▶ [Document]:
I'd say one way to plunge into such an Objectivist forum is to find a unique way to encapsulate my feelings about, well, Objectivist forums, at least thus far.

So here are a few words of especially prized country-music wisdom from the late, great Eddie Rabbitt.

I've always been the kind of man

Who doesn't believe in strings

Long-term obligations are just

Unnecessary things

But girl, ya got me thinkin'

While I'm drinkin' one more beer

If I'm headed for a heartache

Then why the hell am I still here?

That was from "Every Which Way But Loose," the title song for the movie of the same name, which coincidentally was released about the time I decided I was an Objectivist, in 1978.

Yes, in this setting, the girl is indeed one Alissa Rosenbaum. The unafraid child who delighted in existence while climbing those rocks in Switzerland, in a vivid image for me from Barbara Branden's superb biography.

▶ [Data records]:
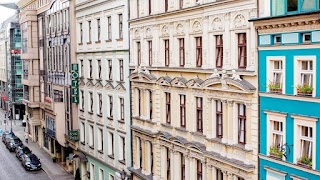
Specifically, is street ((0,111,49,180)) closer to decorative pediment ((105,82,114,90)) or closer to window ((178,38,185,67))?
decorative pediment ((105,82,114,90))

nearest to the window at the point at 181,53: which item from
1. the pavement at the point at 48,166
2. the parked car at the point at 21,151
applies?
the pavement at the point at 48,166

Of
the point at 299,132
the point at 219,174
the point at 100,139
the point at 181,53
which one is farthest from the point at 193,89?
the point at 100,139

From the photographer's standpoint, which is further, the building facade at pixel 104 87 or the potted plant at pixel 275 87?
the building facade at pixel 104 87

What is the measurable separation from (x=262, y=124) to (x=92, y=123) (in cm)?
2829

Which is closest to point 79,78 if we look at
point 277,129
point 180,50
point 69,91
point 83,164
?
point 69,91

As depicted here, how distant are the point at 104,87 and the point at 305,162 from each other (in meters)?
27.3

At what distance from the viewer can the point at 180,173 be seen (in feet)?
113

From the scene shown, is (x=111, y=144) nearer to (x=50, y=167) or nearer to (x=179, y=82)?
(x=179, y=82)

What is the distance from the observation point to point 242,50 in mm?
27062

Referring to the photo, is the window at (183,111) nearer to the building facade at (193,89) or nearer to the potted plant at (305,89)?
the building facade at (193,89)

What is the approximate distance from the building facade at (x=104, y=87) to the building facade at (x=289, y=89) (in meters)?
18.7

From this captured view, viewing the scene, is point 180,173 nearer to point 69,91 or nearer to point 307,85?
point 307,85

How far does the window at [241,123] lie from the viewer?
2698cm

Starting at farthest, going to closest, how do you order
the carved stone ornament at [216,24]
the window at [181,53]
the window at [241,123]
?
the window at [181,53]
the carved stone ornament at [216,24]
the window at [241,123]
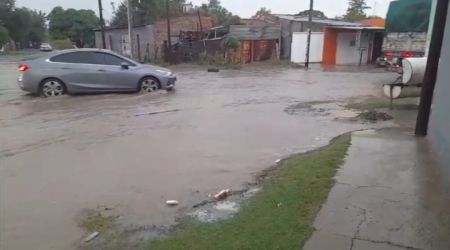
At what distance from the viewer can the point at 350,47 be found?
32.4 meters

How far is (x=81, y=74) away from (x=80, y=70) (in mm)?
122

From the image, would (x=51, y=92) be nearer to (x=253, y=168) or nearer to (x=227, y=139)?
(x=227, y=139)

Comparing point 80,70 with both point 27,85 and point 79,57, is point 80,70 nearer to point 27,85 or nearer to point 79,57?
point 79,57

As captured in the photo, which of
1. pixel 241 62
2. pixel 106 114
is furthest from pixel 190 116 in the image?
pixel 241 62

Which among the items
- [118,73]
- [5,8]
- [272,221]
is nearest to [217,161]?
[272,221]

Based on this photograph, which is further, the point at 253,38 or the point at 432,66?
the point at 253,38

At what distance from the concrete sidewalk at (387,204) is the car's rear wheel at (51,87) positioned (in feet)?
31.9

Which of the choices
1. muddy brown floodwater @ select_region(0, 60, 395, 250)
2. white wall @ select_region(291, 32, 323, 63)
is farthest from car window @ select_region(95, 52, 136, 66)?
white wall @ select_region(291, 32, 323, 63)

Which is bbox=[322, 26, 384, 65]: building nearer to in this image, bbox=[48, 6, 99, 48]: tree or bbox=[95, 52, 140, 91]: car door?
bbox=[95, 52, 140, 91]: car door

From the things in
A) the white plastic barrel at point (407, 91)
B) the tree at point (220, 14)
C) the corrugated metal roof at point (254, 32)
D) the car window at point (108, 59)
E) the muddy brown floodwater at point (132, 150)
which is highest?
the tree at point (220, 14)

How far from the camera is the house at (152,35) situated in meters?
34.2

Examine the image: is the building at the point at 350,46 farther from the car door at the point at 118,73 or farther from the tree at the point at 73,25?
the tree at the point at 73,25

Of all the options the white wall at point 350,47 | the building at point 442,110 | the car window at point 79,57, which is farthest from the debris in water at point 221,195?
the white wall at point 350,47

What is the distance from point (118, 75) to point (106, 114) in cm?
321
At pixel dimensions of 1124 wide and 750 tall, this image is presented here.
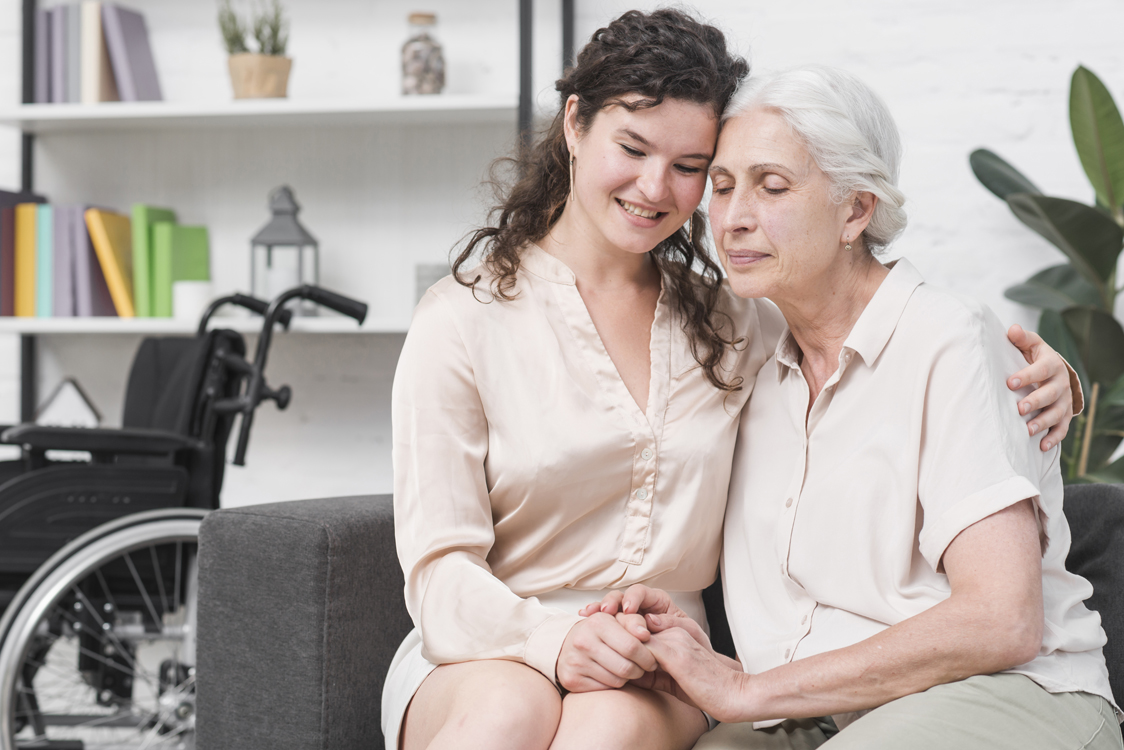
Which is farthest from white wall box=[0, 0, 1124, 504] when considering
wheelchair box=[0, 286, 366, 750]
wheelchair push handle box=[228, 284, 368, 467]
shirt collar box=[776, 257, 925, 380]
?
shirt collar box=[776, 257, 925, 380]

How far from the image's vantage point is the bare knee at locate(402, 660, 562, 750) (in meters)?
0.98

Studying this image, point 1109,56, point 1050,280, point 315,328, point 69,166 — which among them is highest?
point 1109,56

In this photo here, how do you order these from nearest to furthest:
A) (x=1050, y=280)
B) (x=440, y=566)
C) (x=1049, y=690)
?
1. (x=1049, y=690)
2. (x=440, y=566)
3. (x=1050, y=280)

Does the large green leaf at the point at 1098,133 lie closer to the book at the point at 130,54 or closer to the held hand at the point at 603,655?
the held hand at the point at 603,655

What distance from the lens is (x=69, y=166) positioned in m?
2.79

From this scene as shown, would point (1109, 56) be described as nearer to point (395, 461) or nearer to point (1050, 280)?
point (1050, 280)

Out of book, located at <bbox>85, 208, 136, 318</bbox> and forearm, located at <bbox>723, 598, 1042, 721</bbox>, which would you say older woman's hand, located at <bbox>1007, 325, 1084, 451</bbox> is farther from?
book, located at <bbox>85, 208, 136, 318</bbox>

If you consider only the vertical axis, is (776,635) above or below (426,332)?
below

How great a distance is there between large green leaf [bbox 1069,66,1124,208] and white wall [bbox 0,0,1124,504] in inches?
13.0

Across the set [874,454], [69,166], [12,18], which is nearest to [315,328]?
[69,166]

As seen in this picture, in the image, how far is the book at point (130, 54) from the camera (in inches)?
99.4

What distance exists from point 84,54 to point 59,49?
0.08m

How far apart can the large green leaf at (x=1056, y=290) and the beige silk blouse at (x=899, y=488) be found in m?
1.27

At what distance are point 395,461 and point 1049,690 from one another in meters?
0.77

==

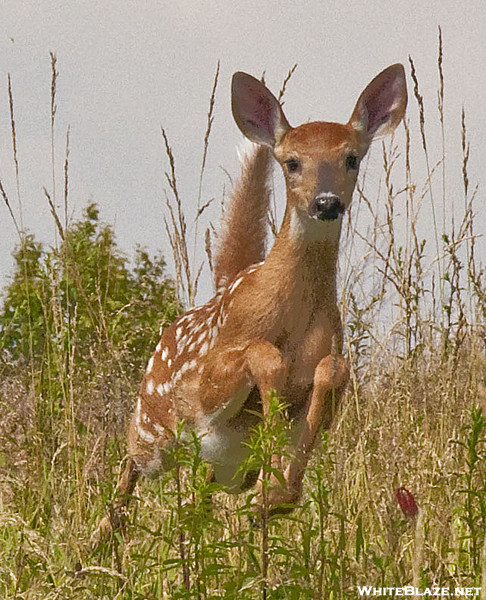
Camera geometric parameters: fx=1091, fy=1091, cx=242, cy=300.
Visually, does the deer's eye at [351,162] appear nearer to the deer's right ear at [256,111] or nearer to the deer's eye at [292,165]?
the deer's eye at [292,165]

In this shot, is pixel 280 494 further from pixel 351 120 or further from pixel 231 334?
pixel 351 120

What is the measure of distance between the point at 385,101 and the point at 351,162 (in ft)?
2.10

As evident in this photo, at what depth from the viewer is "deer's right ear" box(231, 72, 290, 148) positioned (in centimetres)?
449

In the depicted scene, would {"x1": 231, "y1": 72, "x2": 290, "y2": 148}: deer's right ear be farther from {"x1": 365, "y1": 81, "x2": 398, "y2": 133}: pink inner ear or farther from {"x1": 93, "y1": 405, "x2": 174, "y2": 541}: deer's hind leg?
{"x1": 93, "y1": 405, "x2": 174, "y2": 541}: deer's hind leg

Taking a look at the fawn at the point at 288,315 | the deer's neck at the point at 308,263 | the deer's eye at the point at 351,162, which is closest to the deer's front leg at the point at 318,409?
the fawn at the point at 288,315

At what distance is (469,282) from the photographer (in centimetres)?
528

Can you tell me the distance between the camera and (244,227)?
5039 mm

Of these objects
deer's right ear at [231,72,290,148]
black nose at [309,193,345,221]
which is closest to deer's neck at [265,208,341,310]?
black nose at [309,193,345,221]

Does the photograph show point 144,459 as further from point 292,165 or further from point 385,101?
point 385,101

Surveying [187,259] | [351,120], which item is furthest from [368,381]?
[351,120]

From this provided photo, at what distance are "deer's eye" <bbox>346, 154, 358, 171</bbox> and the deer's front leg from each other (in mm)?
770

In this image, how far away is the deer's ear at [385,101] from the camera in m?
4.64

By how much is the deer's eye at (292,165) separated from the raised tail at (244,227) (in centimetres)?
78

--

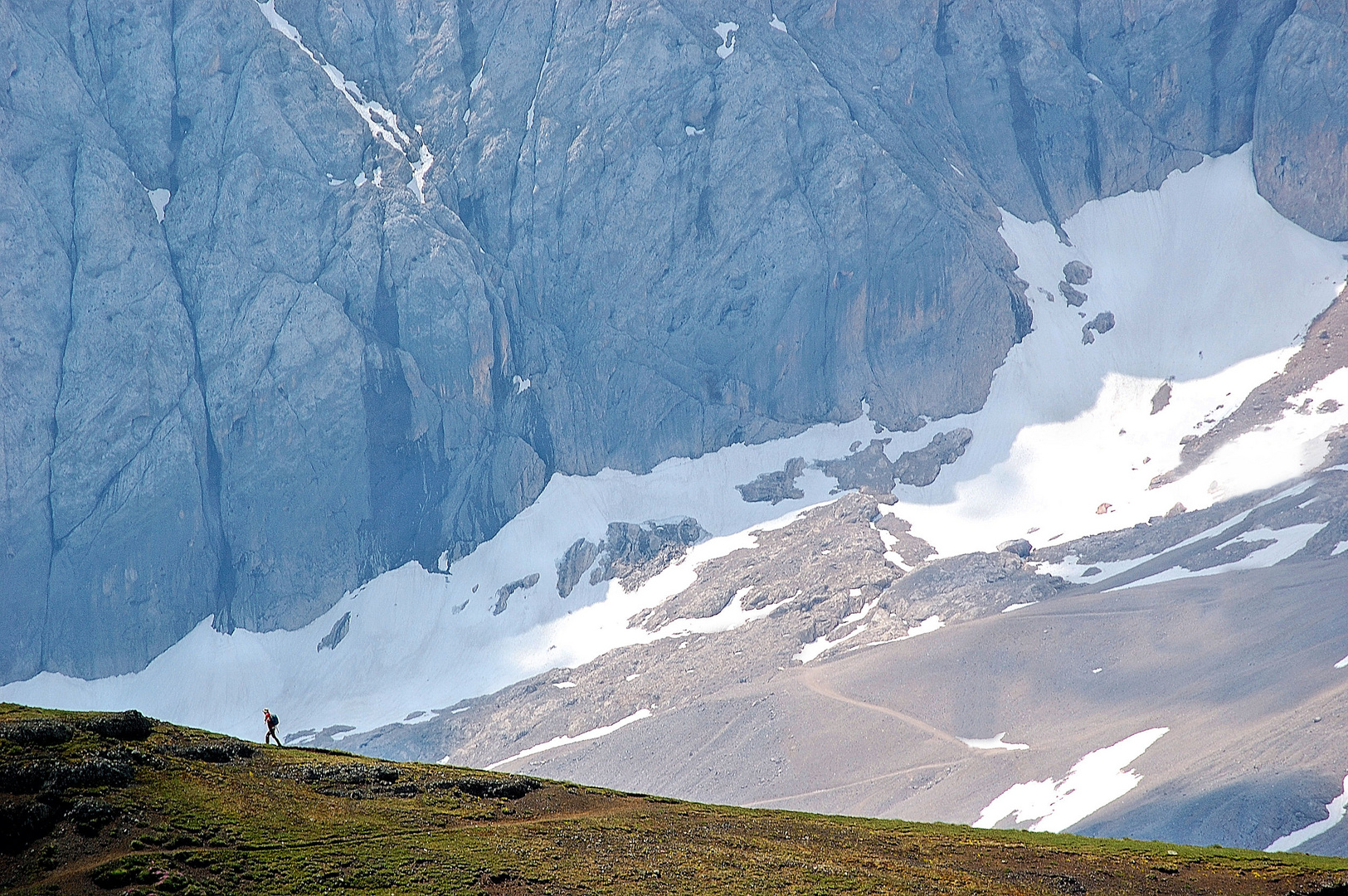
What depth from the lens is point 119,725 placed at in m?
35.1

▶ [Your tasks]:
1. Reproduce the passage of the post about Objectivist forums from "But girl, ya" to "Branden's superb biography.", word for word.
2. Resume the post about Objectivist forums after its final sentence and write what comes next.

▶ [Final results]:
1.
But girl, ya got me thinkin'

While I'm drinkin' one more beer

If I'm headed for a heartache

Then why the hell am I still here?

That was from "Every Which Way But Loose," the title song for the movie of the same name, which coincidentally was released about the time I decided I was an Objectivist, in 1978.

Yes, in this setting, the girl is indeed one Alissa Rosenbaum. The unafraid child who delighted in existence while climbing those rocks in Switzerland, in a vivid image for me from Barbara Branden's superb biography.

2.
She had a compelling joy behind her achievements, one that came through to me. Especially when I saw the movie of "The Fountainhead" on our black-and-white set in 1976, at my dad's recommendation. And then looked up the courtroom speech of Roark in the high-school library, at my mother's request, a few weeks later. And then took in the whole Rand corpus as I went off to college.

A joyous feeling that would have had even more prominence had it not been, ultimately, buried or obscured by her disappointments, by the limitations of intellectual movements ... and by the effects of the detritus, bile, and bitterness of, now, nearly forty frigging years of infighting. Some of it heroic and necessary, such as that of David Kelley, the needed Martin Luther. (After the Brandens, Paul and Pauline of Tarsus. And you all know who the Pope is. Yes, the analogies are religious, but appropriate.) But all of it wearying.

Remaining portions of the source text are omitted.